In an affidavit filed by Bhaskar Ramamurthi, director of the IIT- M, to vacate the stay on construction activities on the campus imposed recently by the NGT, he said that it was “totally erroneous” to state that the institute was situated on forestland. He contended that the IIT – M was established within a portion of land awarded by the Government of Tamil Nadu from the then reserve forest area.

“However the government notified in a government order dated September 14, 1961 that the area to be handed over to the IIT – M which was reserved under section 16 of Madras Forest Act 1882 ceased to be a reserve forest with effect from October 25, 1961’’, the affidavit said. The permanent land records from the revenue officials termed the land as ‘poromboke’ (unassessed wasteland), it added.

However, to a question whether planning approval was obtained from Chennai Metropolitan Development Authority, he stated that the institution had now “initiated” the process of getting planning approval and also for obtaining clearance from state authorities.

“IIT-M could not successfully complete the formal process of approval for building planning approvals earlier due to administrative and academic reasons,” reads the affidavit.

Further, he stated that around 50 % of the campus was originally on barren land and subsequently overrun by invasive shrub species. “The IIT-M has been conscious of using only the prosopis-affected area for creating new facilities such as the New C2 faculty quarters, himalaya mess and new hostels etc. In fact some of the prosopis-affected area has been cleared and actively maintained free of invasive species as an open grass land for black buck habitat,” it stated.

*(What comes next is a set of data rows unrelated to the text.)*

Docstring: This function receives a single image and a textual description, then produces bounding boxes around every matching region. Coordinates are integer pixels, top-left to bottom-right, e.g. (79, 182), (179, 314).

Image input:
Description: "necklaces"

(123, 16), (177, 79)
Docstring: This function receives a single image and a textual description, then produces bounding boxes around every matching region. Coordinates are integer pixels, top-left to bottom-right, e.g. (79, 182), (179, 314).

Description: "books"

The affidavit further said that the students and employees have taken active initiatives to green the entire campus. “The number of trees planted in the last ten years is 1594. The green cover of the IIT- M has increased from 21.6 % in 1965 to 70 % in 2013 out of which about 40 % is native green cover due to natural expansion by seed dispersal.

Mr. Bhaskar Ramamurthi also outlined the ongoing projects and their necessity.

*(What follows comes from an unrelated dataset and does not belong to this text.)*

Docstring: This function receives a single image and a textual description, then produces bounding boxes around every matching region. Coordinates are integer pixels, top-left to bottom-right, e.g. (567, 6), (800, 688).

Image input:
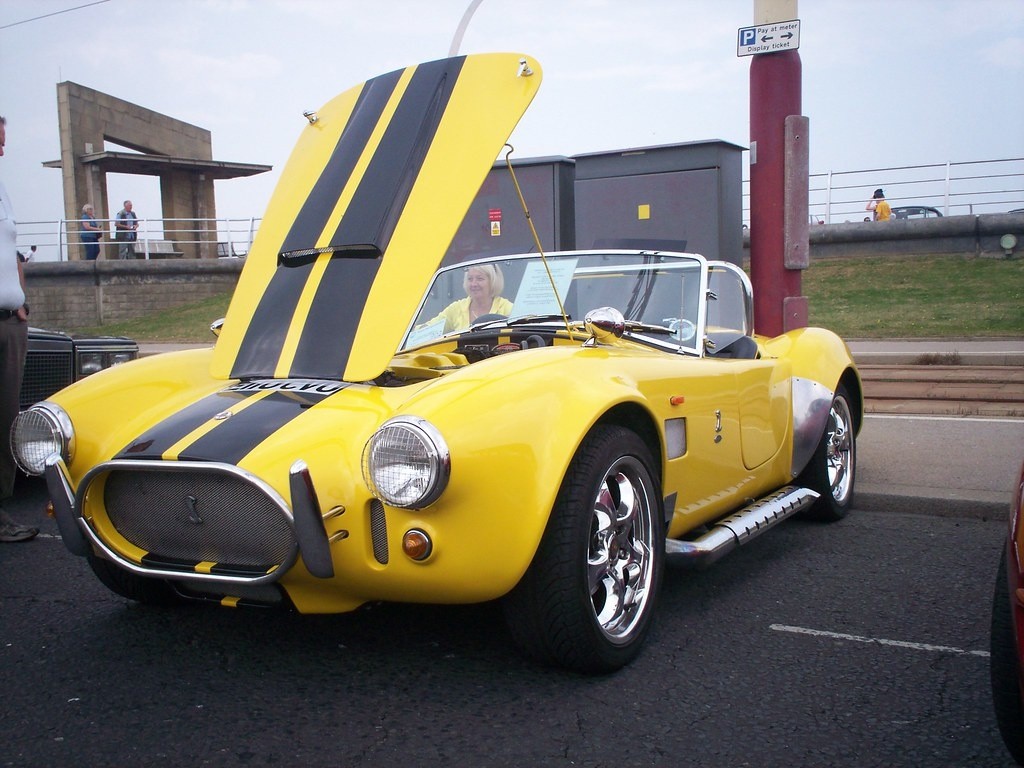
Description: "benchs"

(135, 239), (184, 259)
(217, 242), (246, 258)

“Currently the student accommodation is short by 500 beds. With additional students expected in July 2014, the pressure on classrooms and hostels is going to increase. Therefore, IIT- M was compelled to initiate construction activities urgently even while finalising the revised master plan and submitting the same to CMDA,” the affidavit reads.

On March 4, restraining the IIT, Madras from cutting or felling trees and also any new construction activities on the campus, the Tribunal had directed the Union Ministry of Environment and Forests and the State government authorities to file their replies by May 5.